Platform For AI:DLC FAQ

Last Updated:Jan 06, 2026

This topic provides answers to frequently asked questions about Deep Learning Containers (DLC) of Platform for AI (PAI).

Q: Model training failed with the error: SupportsDistributedTraining false, please set InstanceCount=1

  • Cause: The current training task uses multiple instances (node count greater than 1), but this model does not support distributed training.

  • Solution: Set the number of nodes to 1.

    image

Q: Model training failed with the error: failed to compose dlc job specs, resource limiting triggered, you are trying to use more GPU resources than the threshold.

The training job exceeds the limit of 2*GPU running concurrently. Wait for current jobs to complete before starting new ones, or submit a ticket to request a higher quota.

Q: What do I do if the "exited with code 137" error message appears?

If the "exited with code 137" error message appears, you can use instances that have a larger memory size, increase the number of worker nodes, or modify the reserved memory size in your code.

image

In Linux, the error code 137 indicates that the process is forcibly aborted by the SIGKILL signal. The most common reason is high memory usage, also known as the Out of memory (OOM) error. You can identify the cause of insufficient memory based on the memory usage of the worker nodes in the job details and increase the available memory.

Q: What do I do if the job status is Failed or Dequeued?

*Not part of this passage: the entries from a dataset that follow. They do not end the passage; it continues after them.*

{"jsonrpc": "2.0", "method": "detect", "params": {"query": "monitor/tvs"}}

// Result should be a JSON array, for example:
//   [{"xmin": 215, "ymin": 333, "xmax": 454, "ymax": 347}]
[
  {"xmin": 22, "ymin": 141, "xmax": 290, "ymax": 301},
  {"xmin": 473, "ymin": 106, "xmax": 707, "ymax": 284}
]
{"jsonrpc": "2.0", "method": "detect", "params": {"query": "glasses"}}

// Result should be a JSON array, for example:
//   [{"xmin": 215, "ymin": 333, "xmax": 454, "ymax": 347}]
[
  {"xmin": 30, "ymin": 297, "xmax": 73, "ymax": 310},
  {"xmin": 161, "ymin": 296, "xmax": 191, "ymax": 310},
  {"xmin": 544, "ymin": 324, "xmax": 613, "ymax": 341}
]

The following table describes the sequence of job execution statuses for DLC.

Job Type

Status Sequence

Pay-as-you-go resources

Lingjun preemptible resources

Creating -> Bidding -> Environment Preparing -> Running -> Succeeded / Failed / Stopped

Lingjun resources or general computing public resources

Creating -> Environment Preparing -> Running -> Succeeded / Failed / Stopped

Subscription resources

Creating -> Queued -> Environment Preparing -> Running -> Succeeded / Failed / Stopped

  • What to do if the status is Environment Preparing?

    If a job persists in the Environment Preparing state, it might be because you configured a CPFS type dataset without setting up a virtual private cloud (VPC). To resolve this, recreate the job, configure the CPFS type dataset and a VPC. Make sure the configured VPC is the same as the VPC of CPFS. For more information, see Create a training job.

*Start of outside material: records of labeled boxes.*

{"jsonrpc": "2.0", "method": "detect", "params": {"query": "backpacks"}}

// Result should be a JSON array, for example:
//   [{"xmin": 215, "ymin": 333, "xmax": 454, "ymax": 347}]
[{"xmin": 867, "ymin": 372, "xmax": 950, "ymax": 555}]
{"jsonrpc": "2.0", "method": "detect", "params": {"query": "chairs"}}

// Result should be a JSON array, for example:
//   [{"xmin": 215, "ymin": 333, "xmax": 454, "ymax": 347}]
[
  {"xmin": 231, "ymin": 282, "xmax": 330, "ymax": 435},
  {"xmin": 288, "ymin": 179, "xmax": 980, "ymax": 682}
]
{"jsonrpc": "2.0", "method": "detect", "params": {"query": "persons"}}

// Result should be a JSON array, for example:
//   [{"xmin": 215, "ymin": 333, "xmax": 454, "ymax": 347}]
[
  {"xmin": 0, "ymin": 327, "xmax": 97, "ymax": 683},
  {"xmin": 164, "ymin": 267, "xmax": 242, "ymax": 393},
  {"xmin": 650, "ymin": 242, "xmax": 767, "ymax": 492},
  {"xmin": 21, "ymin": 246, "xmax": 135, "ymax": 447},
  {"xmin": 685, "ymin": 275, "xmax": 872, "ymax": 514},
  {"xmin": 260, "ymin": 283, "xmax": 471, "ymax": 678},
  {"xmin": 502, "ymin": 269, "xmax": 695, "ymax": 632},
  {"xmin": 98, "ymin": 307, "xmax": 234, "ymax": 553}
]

  • What to do if the status is Failed?

    Hover your mouse over the image.png icon on the job details page or view the log to locate the causes of job execution failure. For more information, see View training jobs.

Q: Can I change a job using public resources to exclusive resources?

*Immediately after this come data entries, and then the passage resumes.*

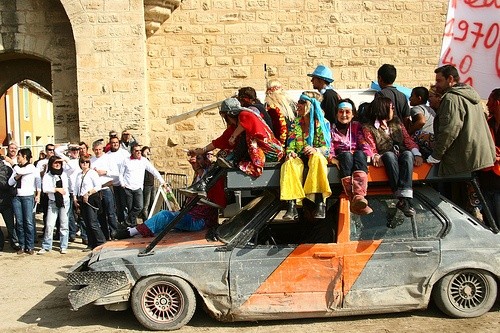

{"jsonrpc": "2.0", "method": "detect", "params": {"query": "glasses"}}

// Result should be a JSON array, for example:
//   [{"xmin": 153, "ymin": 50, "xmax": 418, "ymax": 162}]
[
  {"xmin": 390, "ymin": 106, "xmax": 396, "ymax": 112},
  {"xmin": 337, "ymin": 109, "xmax": 352, "ymax": 116},
  {"xmin": 298, "ymin": 100, "xmax": 309, "ymax": 105},
  {"xmin": 134, "ymin": 149, "xmax": 142, "ymax": 153},
  {"xmin": 80, "ymin": 159, "xmax": 90, "ymax": 163},
  {"xmin": 110, "ymin": 135, "xmax": 117, "ymax": 137},
  {"xmin": 47, "ymin": 149, "xmax": 54, "ymax": 152}
]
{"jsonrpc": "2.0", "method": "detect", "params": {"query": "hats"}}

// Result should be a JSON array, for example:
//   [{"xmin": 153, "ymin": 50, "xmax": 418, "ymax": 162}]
[
  {"xmin": 222, "ymin": 98, "xmax": 241, "ymax": 113},
  {"xmin": 306, "ymin": 65, "xmax": 334, "ymax": 83}
]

To change the resources, you must recreate the job. Click Clone in the Actions column of the original job to create a new one with the same configuration. Then, you can change the resources. For more information about the billing, see Billing of DLC.

Q: How to set up multiple nodes and GPUs in DLC?

When creating a DLC job, configure the following command. For more information, see Create a training job.

python -m torch.distributed.launch \ --nproc_per_node=2 \ --master_addr=${MASTER_ADDR} \ --master_port=${MASTER_PORT} \ --nnodes=${WORLD_SIZE} \ --node_rank=${RANK} \ train.py --epochs=100

Q: How to download a model trained on DLC to my local machine?

When submitting a DLC job, you can associate a dataset and configure the startup command to save the training results to the mounted dataset folder.

imageAfter the training, the model files are automatically saved to the mount path of the dataset. Then, you can access the corresponding file system to download the model file to your local machine.

Q: How to use Docker images in DLC?

Q: How do I release completed nodes in a DLC job for other jobs to use?

Problem description:

When a DLC job runs a multi-worker distributed training task, some workers may finish early and exit. This can happen due to factors such as data skew. However, with the default configuration, these completed workers continue to occupy their scheduled nodes.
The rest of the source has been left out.